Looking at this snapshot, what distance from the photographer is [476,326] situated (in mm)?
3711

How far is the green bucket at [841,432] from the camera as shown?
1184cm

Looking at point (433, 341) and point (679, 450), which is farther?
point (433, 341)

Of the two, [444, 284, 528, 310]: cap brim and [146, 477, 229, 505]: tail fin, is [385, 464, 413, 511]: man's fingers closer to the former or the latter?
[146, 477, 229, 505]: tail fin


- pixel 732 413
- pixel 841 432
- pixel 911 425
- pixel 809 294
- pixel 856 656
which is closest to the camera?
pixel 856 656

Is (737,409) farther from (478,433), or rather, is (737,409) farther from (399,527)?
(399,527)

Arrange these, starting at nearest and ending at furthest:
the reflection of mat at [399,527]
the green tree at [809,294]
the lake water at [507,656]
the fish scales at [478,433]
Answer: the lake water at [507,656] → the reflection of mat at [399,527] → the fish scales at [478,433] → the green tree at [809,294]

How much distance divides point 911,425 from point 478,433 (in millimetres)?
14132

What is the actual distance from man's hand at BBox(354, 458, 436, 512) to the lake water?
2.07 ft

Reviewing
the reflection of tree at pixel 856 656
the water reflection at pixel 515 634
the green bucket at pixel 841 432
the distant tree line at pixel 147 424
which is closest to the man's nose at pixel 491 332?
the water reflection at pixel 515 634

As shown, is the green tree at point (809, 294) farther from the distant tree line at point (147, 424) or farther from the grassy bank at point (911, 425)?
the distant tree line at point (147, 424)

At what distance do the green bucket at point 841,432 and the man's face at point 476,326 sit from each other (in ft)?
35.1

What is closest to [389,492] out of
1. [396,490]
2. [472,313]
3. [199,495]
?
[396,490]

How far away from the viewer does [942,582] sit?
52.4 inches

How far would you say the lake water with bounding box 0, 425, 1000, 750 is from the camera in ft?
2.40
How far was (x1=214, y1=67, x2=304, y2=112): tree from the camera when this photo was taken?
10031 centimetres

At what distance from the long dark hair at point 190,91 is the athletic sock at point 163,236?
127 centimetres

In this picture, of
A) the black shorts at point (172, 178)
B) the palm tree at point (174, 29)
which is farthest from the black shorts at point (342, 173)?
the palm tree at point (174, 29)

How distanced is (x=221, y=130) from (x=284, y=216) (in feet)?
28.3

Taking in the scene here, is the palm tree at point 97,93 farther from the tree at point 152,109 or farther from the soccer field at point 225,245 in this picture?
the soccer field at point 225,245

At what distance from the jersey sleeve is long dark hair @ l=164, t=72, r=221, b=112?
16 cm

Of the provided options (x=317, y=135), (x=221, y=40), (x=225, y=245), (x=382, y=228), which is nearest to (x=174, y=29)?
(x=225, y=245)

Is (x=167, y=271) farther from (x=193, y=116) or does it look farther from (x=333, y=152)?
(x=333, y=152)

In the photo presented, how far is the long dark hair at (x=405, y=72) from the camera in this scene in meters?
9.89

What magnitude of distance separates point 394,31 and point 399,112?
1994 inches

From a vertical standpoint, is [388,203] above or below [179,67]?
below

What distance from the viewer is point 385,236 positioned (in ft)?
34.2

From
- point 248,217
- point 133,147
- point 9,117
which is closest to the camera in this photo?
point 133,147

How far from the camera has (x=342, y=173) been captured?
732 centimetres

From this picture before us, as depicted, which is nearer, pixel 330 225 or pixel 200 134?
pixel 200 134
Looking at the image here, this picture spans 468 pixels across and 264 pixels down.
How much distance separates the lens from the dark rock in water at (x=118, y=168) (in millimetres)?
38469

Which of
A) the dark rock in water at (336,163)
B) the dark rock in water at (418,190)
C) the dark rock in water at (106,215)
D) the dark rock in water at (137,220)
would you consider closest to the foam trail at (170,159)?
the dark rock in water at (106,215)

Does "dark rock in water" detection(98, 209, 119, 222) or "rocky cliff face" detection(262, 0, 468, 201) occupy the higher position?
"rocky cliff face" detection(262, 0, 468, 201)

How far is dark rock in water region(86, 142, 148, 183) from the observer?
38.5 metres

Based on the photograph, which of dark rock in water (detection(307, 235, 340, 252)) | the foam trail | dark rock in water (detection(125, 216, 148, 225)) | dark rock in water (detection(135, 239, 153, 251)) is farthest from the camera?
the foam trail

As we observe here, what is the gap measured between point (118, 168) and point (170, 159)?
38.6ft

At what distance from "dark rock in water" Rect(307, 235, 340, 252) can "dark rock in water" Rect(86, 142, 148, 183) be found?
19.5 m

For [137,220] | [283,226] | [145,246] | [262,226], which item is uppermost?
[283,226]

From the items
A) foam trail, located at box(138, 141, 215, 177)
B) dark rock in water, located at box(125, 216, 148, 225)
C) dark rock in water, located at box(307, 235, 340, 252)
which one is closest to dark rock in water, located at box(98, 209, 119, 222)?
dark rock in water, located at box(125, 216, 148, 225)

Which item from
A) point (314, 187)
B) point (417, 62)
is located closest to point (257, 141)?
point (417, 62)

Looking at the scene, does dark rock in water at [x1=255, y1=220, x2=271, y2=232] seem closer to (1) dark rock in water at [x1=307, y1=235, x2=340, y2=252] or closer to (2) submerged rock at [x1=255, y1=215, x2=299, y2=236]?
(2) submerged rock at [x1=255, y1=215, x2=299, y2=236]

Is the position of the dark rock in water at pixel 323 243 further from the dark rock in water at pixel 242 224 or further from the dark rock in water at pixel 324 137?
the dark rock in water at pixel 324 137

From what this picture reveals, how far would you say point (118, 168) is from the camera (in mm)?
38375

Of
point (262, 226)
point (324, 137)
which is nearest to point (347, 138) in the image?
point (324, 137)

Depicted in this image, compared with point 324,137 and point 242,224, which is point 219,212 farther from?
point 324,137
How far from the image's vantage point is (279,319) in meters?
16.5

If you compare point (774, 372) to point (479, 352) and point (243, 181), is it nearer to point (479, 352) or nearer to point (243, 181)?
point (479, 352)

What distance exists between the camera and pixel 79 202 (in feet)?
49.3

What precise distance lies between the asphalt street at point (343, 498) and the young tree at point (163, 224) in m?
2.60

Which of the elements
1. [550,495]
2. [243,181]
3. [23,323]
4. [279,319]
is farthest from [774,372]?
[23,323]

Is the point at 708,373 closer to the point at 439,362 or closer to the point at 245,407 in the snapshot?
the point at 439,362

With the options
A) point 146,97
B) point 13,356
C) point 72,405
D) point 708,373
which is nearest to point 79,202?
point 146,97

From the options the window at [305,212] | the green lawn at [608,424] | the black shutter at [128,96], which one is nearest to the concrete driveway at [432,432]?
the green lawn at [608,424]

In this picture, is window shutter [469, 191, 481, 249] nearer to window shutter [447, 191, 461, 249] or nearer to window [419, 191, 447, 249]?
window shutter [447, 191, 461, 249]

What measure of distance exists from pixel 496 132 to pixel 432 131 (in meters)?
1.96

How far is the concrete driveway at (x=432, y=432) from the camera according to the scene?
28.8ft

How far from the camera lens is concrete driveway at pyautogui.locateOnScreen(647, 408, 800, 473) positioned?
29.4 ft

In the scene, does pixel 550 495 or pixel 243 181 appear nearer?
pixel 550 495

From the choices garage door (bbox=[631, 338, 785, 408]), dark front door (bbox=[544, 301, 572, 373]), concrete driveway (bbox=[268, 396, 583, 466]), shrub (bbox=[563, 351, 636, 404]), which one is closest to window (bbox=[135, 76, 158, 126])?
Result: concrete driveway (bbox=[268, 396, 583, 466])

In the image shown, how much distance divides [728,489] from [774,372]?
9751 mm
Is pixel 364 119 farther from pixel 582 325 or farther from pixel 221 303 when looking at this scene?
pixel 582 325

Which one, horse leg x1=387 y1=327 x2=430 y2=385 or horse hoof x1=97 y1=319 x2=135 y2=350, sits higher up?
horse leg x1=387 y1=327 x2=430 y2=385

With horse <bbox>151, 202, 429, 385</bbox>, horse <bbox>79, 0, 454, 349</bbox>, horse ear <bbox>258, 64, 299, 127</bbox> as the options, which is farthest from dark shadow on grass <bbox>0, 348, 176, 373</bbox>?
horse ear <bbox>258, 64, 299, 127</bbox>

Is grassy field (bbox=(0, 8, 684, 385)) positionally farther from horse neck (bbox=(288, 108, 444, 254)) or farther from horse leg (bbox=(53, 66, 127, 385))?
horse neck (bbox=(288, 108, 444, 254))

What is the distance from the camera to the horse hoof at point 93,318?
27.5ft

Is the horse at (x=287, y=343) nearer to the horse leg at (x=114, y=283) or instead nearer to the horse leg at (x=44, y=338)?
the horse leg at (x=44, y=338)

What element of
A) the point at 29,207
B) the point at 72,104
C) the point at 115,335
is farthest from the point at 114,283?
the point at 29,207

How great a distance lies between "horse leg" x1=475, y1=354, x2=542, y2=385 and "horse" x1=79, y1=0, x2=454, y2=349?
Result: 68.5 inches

***

# DESCRIPTION OF THE TASK
Which lines run from the one containing "In the image shown, how" to the end of the entries above? Quote exactly those, and only those.

# TASK RESPONSE
In the image shown, how much distance divides [728,489] from [774,372]?
9751 mm
Is pixel 364 119 farther from pixel 582 325 or farther from pixel 221 303 when looking at this scene?
pixel 582 325

Which one, horse leg x1=387 y1=327 x2=430 y2=385 or horse hoof x1=97 y1=319 x2=135 y2=350, sits higher up?
horse leg x1=387 y1=327 x2=430 y2=385

With horse <bbox>151, 202, 429, 385</bbox>, horse <bbox>79, 0, 454, 349</bbox>, horse ear <bbox>258, 64, 299, 127</bbox> as the options, which is farthest from dark shadow on grass <bbox>0, 348, 176, 373</bbox>?
horse ear <bbox>258, 64, 299, 127</bbox>

Is grassy field (bbox=(0, 8, 684, 385)) positionally farther from horse neck (bbox=(288, 108, 444, 254)) or farther from horse leg (bbox=(53, 66, 127, 385))?
horse neck (bbox=(288, 108, 444, 254))

What is the distance from the camera to the horse hoof at point 93,318?
27.5ft

Is the horse at (x=287, y=343) nearer to the horse leg at (x=114, y=283) or instead nearer to the horse leg at (x=44, y=338)?
the horse leg at (x=44, y=338)

What element of
A) the point at 29,207
B) the point at 72,104
C) the point at 115,335
is farthest from the point at 114,283?
the point at 29,207

How great a distance lies between "horse leg" x1=475, y1=354, x2=542, y2=385 and "horse" x1=79, y1=0, x2=454, y2=349?
Result: 68.5 inches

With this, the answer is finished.